## begin Source records
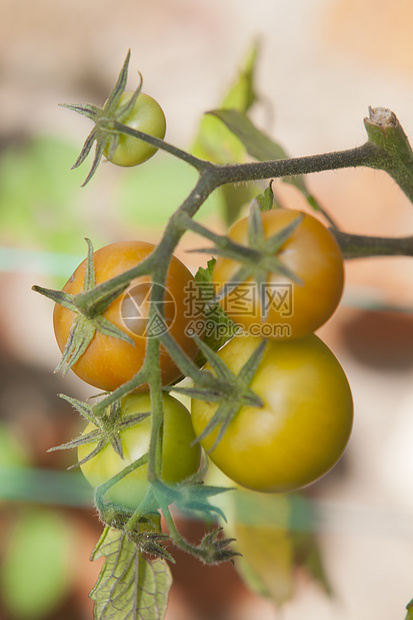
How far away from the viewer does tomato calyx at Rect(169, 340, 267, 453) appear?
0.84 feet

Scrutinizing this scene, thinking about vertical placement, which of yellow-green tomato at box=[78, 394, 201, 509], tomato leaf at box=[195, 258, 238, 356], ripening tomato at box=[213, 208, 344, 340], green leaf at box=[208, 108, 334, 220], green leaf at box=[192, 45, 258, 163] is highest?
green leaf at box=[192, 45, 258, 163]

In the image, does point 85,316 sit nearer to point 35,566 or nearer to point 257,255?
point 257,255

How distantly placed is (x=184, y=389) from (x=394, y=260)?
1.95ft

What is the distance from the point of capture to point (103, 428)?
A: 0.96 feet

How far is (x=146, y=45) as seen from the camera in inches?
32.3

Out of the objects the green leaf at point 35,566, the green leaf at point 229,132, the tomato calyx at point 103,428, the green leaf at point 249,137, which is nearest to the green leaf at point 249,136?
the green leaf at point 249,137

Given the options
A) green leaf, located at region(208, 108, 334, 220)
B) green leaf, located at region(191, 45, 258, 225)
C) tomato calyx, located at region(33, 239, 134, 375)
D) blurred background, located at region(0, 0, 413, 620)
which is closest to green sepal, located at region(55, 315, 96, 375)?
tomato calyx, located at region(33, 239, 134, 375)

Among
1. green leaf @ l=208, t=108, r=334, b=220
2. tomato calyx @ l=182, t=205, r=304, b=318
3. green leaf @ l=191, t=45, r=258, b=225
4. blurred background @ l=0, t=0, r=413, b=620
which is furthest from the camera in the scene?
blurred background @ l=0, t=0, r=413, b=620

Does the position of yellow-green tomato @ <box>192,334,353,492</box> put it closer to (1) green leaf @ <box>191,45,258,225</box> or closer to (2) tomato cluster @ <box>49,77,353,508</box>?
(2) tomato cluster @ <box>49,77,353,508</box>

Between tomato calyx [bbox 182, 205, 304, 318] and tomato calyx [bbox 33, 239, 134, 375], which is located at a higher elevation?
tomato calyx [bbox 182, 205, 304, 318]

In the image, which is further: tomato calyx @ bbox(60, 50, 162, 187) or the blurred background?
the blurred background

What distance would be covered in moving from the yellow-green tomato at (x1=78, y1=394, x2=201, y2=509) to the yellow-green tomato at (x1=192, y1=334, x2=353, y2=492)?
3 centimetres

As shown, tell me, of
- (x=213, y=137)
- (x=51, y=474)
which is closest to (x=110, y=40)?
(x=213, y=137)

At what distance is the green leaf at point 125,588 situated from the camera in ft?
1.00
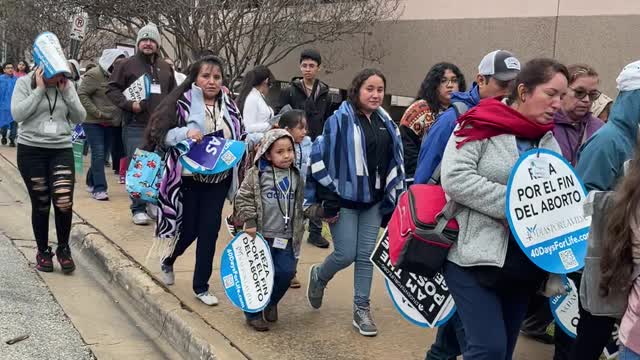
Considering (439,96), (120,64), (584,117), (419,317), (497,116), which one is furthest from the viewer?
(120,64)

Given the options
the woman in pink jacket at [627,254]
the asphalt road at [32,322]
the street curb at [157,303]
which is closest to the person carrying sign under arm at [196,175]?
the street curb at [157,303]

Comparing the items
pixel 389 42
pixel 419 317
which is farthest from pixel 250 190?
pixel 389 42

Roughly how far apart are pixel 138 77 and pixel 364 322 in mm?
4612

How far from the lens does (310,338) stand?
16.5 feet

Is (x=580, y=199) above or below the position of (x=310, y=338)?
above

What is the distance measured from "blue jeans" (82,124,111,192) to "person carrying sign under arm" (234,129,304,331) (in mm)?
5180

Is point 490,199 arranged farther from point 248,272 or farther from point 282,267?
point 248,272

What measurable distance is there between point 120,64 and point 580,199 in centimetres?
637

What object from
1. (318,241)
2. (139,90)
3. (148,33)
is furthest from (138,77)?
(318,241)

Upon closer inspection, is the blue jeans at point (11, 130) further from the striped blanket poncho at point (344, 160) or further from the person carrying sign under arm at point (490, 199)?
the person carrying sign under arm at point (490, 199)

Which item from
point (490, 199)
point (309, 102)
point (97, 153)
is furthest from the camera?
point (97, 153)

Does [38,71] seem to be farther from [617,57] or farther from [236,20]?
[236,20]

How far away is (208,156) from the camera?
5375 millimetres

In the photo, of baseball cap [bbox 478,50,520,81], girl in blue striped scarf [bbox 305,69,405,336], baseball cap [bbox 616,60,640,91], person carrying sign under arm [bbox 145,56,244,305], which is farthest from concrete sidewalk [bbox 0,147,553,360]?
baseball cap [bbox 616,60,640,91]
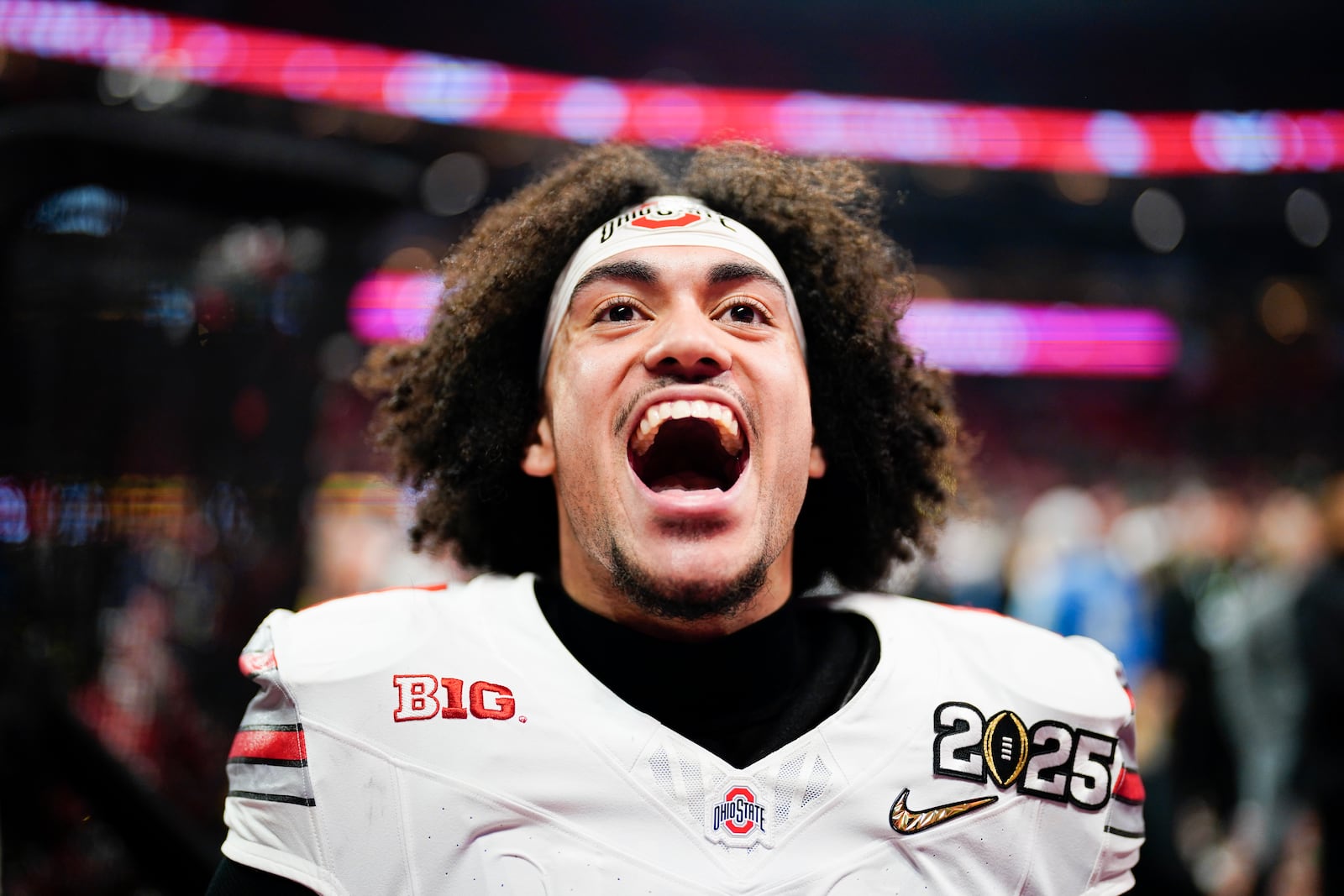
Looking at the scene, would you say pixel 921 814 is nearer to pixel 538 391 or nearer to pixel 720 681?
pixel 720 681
## end Source records
## begin Source records
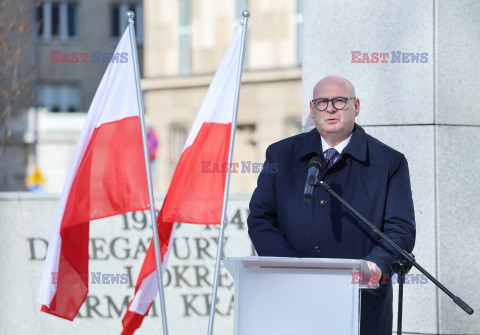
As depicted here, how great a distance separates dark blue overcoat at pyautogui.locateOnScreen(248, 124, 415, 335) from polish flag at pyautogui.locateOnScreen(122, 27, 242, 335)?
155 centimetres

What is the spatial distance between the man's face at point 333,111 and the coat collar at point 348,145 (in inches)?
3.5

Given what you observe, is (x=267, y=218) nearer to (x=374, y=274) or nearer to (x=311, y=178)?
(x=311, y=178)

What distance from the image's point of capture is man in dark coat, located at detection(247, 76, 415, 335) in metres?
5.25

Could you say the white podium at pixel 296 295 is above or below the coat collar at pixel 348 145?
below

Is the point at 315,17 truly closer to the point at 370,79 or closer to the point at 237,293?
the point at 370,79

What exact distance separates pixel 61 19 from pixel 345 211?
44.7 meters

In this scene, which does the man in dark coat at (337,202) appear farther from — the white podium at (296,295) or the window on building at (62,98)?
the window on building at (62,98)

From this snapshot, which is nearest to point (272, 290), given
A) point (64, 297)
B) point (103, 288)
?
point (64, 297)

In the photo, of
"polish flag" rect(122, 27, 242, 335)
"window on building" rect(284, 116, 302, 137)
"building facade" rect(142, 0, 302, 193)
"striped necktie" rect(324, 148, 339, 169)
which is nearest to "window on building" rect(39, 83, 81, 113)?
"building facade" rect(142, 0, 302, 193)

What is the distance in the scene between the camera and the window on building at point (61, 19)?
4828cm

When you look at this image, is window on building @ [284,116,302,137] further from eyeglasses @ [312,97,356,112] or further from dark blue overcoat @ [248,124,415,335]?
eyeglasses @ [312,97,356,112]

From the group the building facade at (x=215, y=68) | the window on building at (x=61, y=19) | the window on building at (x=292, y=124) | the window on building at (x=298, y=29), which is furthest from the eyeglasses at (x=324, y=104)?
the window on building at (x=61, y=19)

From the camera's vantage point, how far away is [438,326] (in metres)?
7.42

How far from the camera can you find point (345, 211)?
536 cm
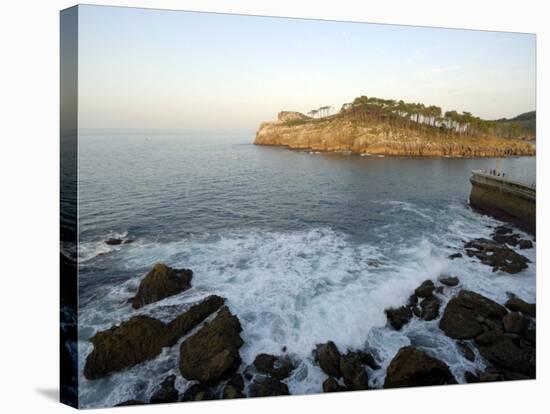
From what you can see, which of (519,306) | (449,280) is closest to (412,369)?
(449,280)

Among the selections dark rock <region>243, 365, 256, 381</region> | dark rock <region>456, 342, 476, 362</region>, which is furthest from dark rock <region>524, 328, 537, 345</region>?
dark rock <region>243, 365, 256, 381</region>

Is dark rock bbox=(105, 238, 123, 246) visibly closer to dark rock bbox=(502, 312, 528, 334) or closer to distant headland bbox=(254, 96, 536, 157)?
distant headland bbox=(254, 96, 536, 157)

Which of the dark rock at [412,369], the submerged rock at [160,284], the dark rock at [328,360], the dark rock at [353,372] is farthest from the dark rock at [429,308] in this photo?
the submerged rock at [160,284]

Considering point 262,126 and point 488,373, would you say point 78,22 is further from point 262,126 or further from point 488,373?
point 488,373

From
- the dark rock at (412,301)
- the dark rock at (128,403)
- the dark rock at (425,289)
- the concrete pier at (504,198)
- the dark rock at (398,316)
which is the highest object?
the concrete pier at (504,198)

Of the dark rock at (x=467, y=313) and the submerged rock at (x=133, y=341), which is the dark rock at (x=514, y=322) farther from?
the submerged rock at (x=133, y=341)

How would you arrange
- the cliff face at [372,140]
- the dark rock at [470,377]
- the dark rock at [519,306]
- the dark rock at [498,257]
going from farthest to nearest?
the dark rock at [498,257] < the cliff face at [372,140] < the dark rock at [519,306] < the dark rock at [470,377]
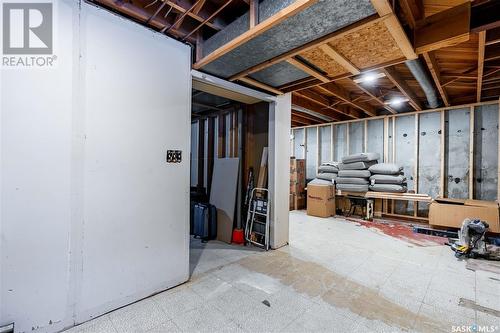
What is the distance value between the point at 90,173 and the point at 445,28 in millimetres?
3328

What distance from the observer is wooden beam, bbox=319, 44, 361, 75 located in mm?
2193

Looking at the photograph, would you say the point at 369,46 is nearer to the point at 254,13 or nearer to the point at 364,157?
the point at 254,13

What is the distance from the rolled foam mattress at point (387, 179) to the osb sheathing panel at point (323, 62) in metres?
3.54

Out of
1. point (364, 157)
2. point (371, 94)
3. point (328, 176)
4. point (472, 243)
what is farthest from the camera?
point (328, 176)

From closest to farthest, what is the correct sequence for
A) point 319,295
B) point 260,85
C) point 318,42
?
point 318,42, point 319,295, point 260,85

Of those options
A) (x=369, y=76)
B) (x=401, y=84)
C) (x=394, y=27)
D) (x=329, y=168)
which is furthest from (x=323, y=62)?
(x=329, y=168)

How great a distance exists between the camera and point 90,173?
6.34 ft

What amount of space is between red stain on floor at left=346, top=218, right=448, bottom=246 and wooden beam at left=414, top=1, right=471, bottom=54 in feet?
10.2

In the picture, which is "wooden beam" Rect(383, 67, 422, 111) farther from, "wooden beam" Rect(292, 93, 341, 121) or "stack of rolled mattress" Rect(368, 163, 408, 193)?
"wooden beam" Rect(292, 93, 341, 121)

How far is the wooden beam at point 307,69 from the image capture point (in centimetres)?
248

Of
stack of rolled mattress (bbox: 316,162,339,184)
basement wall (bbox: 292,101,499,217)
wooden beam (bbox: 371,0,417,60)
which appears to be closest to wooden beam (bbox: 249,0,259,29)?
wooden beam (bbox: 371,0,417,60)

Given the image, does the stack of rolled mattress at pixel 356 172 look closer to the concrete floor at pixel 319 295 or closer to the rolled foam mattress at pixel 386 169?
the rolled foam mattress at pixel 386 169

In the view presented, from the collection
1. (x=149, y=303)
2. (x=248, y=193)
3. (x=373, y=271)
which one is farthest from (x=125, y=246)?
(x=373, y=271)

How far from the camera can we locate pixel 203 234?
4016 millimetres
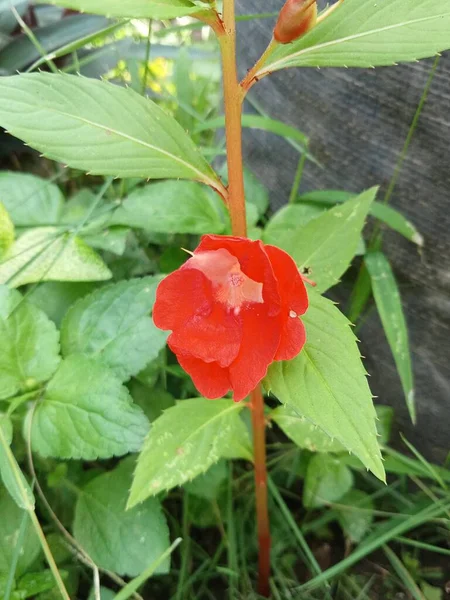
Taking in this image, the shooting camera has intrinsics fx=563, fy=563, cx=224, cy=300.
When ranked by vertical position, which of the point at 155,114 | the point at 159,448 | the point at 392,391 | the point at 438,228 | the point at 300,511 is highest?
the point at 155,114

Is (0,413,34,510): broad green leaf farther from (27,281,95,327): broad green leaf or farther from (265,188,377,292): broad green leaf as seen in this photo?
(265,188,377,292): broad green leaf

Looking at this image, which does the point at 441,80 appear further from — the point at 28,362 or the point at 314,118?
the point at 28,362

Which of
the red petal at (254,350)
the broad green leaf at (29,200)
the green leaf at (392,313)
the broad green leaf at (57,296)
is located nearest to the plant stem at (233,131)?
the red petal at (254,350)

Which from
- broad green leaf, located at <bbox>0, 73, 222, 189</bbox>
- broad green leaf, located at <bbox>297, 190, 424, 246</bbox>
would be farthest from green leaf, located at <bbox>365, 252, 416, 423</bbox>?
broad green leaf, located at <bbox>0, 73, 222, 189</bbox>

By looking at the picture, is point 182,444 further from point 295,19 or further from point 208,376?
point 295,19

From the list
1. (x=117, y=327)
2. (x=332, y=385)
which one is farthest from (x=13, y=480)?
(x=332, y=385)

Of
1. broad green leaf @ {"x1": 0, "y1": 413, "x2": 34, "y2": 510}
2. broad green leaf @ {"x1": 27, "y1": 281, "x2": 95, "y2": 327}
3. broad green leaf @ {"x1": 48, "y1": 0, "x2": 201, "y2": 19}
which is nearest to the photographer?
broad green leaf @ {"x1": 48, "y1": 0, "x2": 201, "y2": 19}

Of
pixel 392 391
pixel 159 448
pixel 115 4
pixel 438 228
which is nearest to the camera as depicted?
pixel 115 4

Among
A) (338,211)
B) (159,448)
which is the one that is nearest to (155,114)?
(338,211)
## end Source records
## begin Source records
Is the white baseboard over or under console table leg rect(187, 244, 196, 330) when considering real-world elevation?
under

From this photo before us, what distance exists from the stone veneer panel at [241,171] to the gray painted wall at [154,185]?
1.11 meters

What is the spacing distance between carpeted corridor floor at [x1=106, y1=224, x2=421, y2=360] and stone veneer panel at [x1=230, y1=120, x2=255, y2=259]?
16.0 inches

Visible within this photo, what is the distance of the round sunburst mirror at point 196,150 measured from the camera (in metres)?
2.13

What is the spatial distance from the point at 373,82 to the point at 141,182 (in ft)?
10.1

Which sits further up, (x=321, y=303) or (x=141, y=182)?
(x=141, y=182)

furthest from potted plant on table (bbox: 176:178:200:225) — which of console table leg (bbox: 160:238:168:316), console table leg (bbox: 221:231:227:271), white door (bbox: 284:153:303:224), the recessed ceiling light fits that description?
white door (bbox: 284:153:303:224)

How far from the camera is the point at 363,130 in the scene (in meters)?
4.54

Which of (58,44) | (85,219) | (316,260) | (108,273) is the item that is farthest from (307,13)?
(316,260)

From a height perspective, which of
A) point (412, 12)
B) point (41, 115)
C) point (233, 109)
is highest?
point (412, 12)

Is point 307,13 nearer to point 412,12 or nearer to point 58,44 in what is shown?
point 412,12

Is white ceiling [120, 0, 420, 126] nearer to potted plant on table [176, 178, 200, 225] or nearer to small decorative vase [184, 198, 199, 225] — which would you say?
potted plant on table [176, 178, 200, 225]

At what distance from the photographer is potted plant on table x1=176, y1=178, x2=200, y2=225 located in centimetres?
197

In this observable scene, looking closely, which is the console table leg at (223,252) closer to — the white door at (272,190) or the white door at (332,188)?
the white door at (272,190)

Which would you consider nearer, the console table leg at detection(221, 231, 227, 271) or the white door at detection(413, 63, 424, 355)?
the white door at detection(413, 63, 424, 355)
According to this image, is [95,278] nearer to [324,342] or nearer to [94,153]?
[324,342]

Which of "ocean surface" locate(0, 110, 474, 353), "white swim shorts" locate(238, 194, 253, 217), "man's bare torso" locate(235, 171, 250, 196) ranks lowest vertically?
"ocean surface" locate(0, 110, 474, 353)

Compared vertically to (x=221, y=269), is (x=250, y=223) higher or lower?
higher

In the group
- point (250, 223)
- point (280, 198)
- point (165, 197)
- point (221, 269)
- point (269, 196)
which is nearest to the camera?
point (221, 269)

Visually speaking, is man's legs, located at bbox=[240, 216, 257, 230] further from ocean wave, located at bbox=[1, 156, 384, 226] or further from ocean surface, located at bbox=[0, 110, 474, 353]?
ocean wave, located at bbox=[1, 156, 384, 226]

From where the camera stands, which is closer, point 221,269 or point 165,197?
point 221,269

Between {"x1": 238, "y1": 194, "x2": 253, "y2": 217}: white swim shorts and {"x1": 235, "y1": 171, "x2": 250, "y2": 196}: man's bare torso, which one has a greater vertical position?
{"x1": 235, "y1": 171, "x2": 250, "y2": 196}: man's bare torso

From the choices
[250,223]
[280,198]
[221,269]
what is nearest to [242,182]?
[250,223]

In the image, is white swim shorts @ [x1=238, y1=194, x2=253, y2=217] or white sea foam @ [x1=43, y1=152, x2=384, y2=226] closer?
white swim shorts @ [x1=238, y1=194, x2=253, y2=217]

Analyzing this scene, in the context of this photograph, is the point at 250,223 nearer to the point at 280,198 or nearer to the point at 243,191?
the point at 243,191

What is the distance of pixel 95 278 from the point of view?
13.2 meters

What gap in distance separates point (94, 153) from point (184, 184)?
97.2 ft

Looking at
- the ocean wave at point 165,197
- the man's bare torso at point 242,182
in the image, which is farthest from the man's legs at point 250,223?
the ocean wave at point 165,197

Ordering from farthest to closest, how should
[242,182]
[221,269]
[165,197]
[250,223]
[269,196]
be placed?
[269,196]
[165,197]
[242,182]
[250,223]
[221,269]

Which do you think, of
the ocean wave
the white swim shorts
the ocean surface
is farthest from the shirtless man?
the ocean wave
## end Source records
> _Exercise requirements_
Arrange the lines from the one containing "What is the distance from the rolled" through the one containing "point 318,42, point 319,295, point 260,85" as a numbered list, leaving out blank lines.

> _Answer for the task_
1. What is the distance from the rolled foam mattress at point (387, 179) to the osb sheathing panel at point (323, 62) in metres?
2. 3.54
3. Out of
4. 1. point (364, 157)
5. 2. point (371, 94)
6. 3. point (328, 176)
7. 4. point (472, 243)
8. what is farthest from the camera?
9. point (328, 176)
10. From closest to farthest, what is the correct sequence for
11. A) point 319,295
12. B) point 260,85
13. C) point 318,42
14. ?
15. point 318,42, point 319,295, point 260,85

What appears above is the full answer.